Invision Agency (Invision)
- Type: Private
- Industry: Celebrity entertainment photos and videos, Publicity services, Celebrity entertainment digital image licensing
- Genre: Celebrity Award Shows Red Carpet Fashion Publicity Stock Photography
- Founded: 2012
- Headquarters: Beverly Hills, California, USA
- Key people: Dan Becker, Former Managing Director Blake Sell, Founder
- Owner: Associated Press Matt Sayles Jordan Strauss
- Website: www.invisionagency.com www.apimages.com

= Invision Agency =

Entertainment company part-owned by The Associated Press

Invision Agency is a celebrity entertainment photo agency formed in 2012 by The Associated Press and several photographers in the entertainment industry. It was conceived by Blake Sell, at the time the director of photo products at The Associated Press and shortly after being presented as a viable business model to AP's management committee, was approved by AP's board of directors, moving substantially AP's entertainment photo operations to the new company.

The company is jointly owned by AP and leading entertainment industry photographers and has offices in Beverly Hills, New York and London. The company was initially headed by Managing Director Dan Becker.

In addition to providing media coverage of celebrity entertainment events for the Associated Press, including movie premiers and award shows such as the Academy Awards, Golden Globes, Emmy Awards, MTV Awards and others, Invision provided commercial photography and video services for major entertainment producers, publicists and advertising agencies backstage and on the set of television, movie and other celebrity events and product launches. Invision photos have been published in the world's largest print, broadcast and online media organizations through distribution by The Associated Press, including People Magazine, The Hollywood Reporter, Entertainment Weekly, OK! Magazine, Us Weekly, Yahoo!, ABC, BBC, FOX, NBC and others.

==History==
The launch of the Invision Agency on May 24, 2012 was reported widely within the entertainment industry as an alternative to the dominance of Getty Images in celebrity entertainment photos, including a headline article in the entertainment trade publication Variety and in the photo industry publication Photo District News. The digital industry news site PetaPixel headline read "AP Challenging Getty’s Supremacy by Spinning Off a New Photo Agency" to underscore Invision Agency's goals.

==Expansion ==
On Jan 9, 2013 Invision and The Hollywood Reporter announced a partnership to cover celebrity entertainment events using Invision Agency photographers exclusively. "Invision's world-class photographers, combined with AP's long history of journalistic excellence, will make a perfect partner for The Hollywood Reporter as we continue to build upon our unprecedented access to entertainment industry events and provide a showcase for photography on many platforms," THR editorial director Janice Min said. The collaboration eventually ended, and in October 2015, the Hollywood Reporter announced an exclusive partnership with Invision rival, Getty Images.
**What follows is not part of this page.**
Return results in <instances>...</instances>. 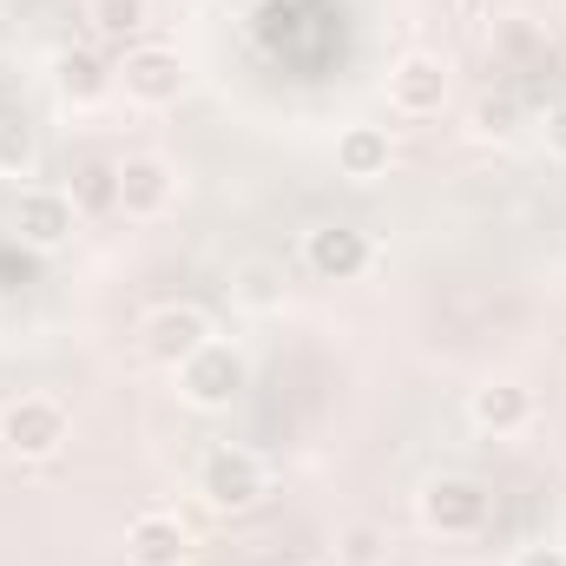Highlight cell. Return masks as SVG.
Listing matches in <instances>:
<instances>
[{"instance_id": "5bb4252c", "label": "cell", "mask_w": 566, "mask_h": 566, "mask_svg": "<svg viewBox=\"0 0 566 566\" xmlns=\"http://www.w3.org/2000/svg\"><path fill=\"white\" fill-rule=\"evenodd\" d=\"M389 165H396V139H389V126L349 119V126L336 133V178H349V185H376V178H389Z\"/></svg>"}, {"instance_id": "d6986e66", "label": "cell", "mask_w": 566, "mask_h": 566, "mask_svg": "<svg viewBox=\"0 0 566 566\" xmlns=\"http://www.w3.org/2000/svg\"><path fill=\"white\" fill-rule=\"evenodd\" d=\"M73 205L86 211H119V165H80L73 171Z\"/></svg>"}, {"instance_id": "6da1fadb", "label": "cell", "mask_w": 566, "mask_h": 566, "mask_svg": "<svg viewBox=\"0 0 566 566\" xmlns=\"http://www.w3.org/2000/svg\"><path fill=\"white\" fill-rule=\"evenodd\" d=\"M191 481H198V501H205L218 521L258 514L264 494H271V468H264V454L244 448V441H218V448H205V461H198Z\"/></svg>"}, {"instance_id": "ac0fdd59", "label": "cell", "mask_w": 566, "mask_h": 566, "mask_svg": "<svg viewBox=\"0 0 566 566\" xmlns=\"http://www.w3.org/2000/svg\"><path fill=\"white\" fill-rule=\"evenodd\" d=\"M86 20H93V33H99V40L133 46L145 27H151V0H86Z\"/></svg>"}, {"instance_id": "ffe728a7", "label": "cell", "mask_w": 566, "mask_h": 566, "mask_svg": "<svg viewBox=\"0 0 566 566\" xmlns=\"http://www.w3.org/2000/svg\"><path fill=\"white\" fill-rule=\"evenodd\" d=\"M336 560L343 566H382L389 560V534H382L376 521H349V527L336 534Z\"/></svg>"}, {"instance_id": "9c48e42d", "label": "cell", "mask_w": 566, "mask_h": 566, "mask_svg": "<svg viewBox=\"0 0 566 566\" xmlns=\"http://www.w3.org/2000/svg\"><path fill=\"white\" fill-rule=\"evenodd\" d=\"M178 198H185V171H178L165 151H126V158H119V218L151 224V218H165Z\"/></svg>"}, {"instance_id": "7402d4cb", "label": "cell", "mask_w": 566, "mask_h": 566, "mask_svg": "<svg viewBox=\"0 0 566 566\" xmlns=\"http://www.w3.org/2000/svg\"><path fill=\"white\" fill-rule=\"evenodd\" d=\"M541 133H547V151H554V158L566 165V99H554V106H547V119H541Z\"/></svg>"}, {"instance_id": "2e32d148", "label": "cell", "mask_w": 566, "mask_h": 566, "mask_svg": "<svg viewBox=\"0 0 566 566\" xmlns=\"http://www.w3.org/2000/svg\"><path fill=\"white\" fill-rule=\"evenodd\" d=\"M521 126H527V113H521L514 93H481V99L468 106V139L474 145H514Z\"/></svg>"}, {"instance_id": "9a60e30c", "label": "cell", "mask_w": 566, "mask_h": 566, "mask_svg": "<svg viewBox=\"0 0 566 566\" xmlns=\"http://www.w3.org/2000/svg\"><path fill=\"white\" fill-rule=\"evenodd\" d=\"M283 296H290L283 264H271V258H244V264H231V303H238L244 316H277Z\"/></svg>"}, {"instance_id": "52a82bcc", "label": "cell", "mask_w": 566, "mask_h": 566, "mask_svg": "<svg viewBox=\"0 0 566 566\" xmlns=\"http://www.w3.org/2000/svg\"><path fill=\"white\" fill-rule=\"evenodd\" d=\"M211 336H218L211 310H198V303H158V310H145V323H139V356L151 369L171 376V369L191 363Z\"/></svg>"}, {"instance_id": "4fadbf2b", "label": "cell", "mask_w": 566, "mask_h": 566, "mask_svg": "<svg viewBox=\"0 0 566 566\" xmlns=\"http://www.w3.org/2000/svg\"><path fill=\"white\" fill-rule=\"evenodd\" d=\"M191 527L171 507H145L126 527V566H191Z\"/></svg>"}, {"instance_id": "5b68a950", "label": "cell", "mask_w": 566, "mask_h": 566, "mask_svg": "<svg viewBox=\"0 0 566 566\" xmlns=\"http://www.w3.org/2000/svg\"><path fill=\"white\" fill-rule=\"evenodd\" d=\"M113 80H119L126 106H139V113H165V106H178V99H185L191 66H185V53H178V46H165V40H133V46L119 53Z\"/></svg>"}, {"instance_id": "30bf717a", "label": "cell", "mask_w": 566, "mask_h": 566, "mask_svg": "<svg viewBox=\"0 0 566 566\" xmlns=\"http://www.w3.org/2000/svg\"><path fill=\"white\" fill-rule=\"evenodd\" d=\"M73 231H80L73 191H60V185H20V198H13V238H20L27 251L53 258V251L73 244Z\"/></svg>"}, {"instance_id": "3957f363", "label": "cell", "mask_w": 566, "mask_h": 566, "mask_svg": "<svg viewBox=\"0 0 566 566\" xmlns=\"http://www.w3.org/2000/svg\"><path fill=\"white\" fill-rule=\"evenodd\" d=\"M488 514H494L488 481H474L461 468H441V474H428L422 488H416V521L434 541H474L488 527Z\"/></svg>"}, {"instance_id": "277c9868", "label": "cell", "mask_w": 566, "mask_h": 566, "mask_svg": "<svg viewBox=\"0 0 566 566\" xmlns=\"http://www.w3.org/2000/svg\"><path fill=\"white\" fill-rule=\"evenodd\" d=\"M171 382H178V402H185V409H198V416H224V409H238L244 389H251V356H244L238 343L211 336L191 363L171 369Z\"/></svg>"}, {"instance_id": "e0dca14e", "label": "cell", "mask_w": 566, "mask_h": 566, "mask_svg": "<svg viewBox=\"0 0 566 566\" xmlns=\"http://www.w3.org/2000/svg\"><path fill=\"white\" fill-rule=\"evenodd\" d=\"M40 171V126L20 119V113H0V178L20 185Z\"/></svg>"}, {"instance_id": "8992f818", "label": "cell", "mask_w": 566, "mask_h": 566, "mask_svg": "<svg viewBox=\"0 0 566 566\" xmlns=\"http://www.w3.org/2000/svg\"><path fill=\"white\" fill-rule=\"evenodd\" d=\"M382 93H389L396 119H441V106L454 99V66L434 46H409V53H396Z\"/></svg>"}, {"instance_id": "ba28073f", "label": "cell", "mask_w": 566, "mask_h": 566, "mask_svg": "<svg viewBox=\"0 0 566 566\" xmlns=\"http://www.w3.org/2000/svg\"><path fill=\"white\" fill-rule=\"evenodd\" d=\"M296 258L316 283H363L376 271V238L363 224H310Z\"/></svg>"}, {"instance_id": "603a6c76", "label": "cell", "mask_w": 566, "mask_h": 566, "mask_svg": "<svg viewBox=\"0 0 566 566\" xmlns=\"http://www.w3.org/2000/svg\"><path fill=\"white\" fill-rule=\"evenodd\" d=\"M0 7H7V0H0Z\"/></svg>"}, {"instance_id": "44dd1931", "label": "cell", "mask_w": 566, "mask_h": 566, "mask_svg": "<svg viewBox=\"0 0 566 566\" xmlns=\"http://www.w3.org/2000/svg\"><path fill=\"white\" fill-rule=\"evenodd\" d=\"M507 566H566V541H534V547H521Z\"/></svg>"}, {"instance_id": "7c38bea8", "label": "cell", "mask_w": 566, "mask_h": 566, "mask_svg": "<svg viewBox=\"0 0 566 566\" xmlns=\"http://www.w3.org/2000/svg\"><path fill=\"white\" fill-rule=\"evenodd\" d=\"M46 80H53V99L73 106V113H93V106H106V99L119 93L113 66H106L93 46H60V53L46 60Z\"/></svg>"}, {"instance_id": "8fae6325", "label": "cell", "mask_w": 566, "mask_h": 566, "mask_svg": "<svg viewBox=\"0 0 566 566\" xmlns=\"http://www.w3.org/2000/svg\"><path fill=\"white\" fill-rule=\"evenodd\" d=\"M534 416H541V396H534L521 376H488V382L468 389V422L481 428V434H494V441L527 434Z\"/></svg>"}, {"instance_id": "7a4b0ae2", "label": "cell", "mask_w": 566, "mask_h": 566, "mask_svg": "<svg viewBox=\"0 0 566 566\" xmlns=\"http://www.w3.org/2000/svg\"><path fill=\"white\" fill-rule=\"evenodd\" d=\"M66 441H73V416H66V402L46 396V389H27V396H13V402L0 409V454L20 461V468L60 461Z\"/></svg>"}]
</instances>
Invision deepened its ranks of leading celebrity entertainment photographers when Eric Charbonneau became a part owner on Feb. 28, 2013, joining Jon Furniss, Matt Sayles, John Shearer and Jordan Strauss. John Shearer left the company in 2015 to become Nashville Bureau Chief for Getty Images.

For a period, leading music and entertainment photographer, Frank Micelotta joined Invision in April, 2013 bringing a large roster of A-list clients including relationships with key music entertainment productions and key performers such as Madonna and Beyonce.

==Coverage==
At the 85th Academy Awards in Los Angeles Feb. 24, 2013, Invision Agency's exclusive photos from behind the scenes and backstage were published in major media outlets around the world through the 24-hour global distribution of The Associated Press.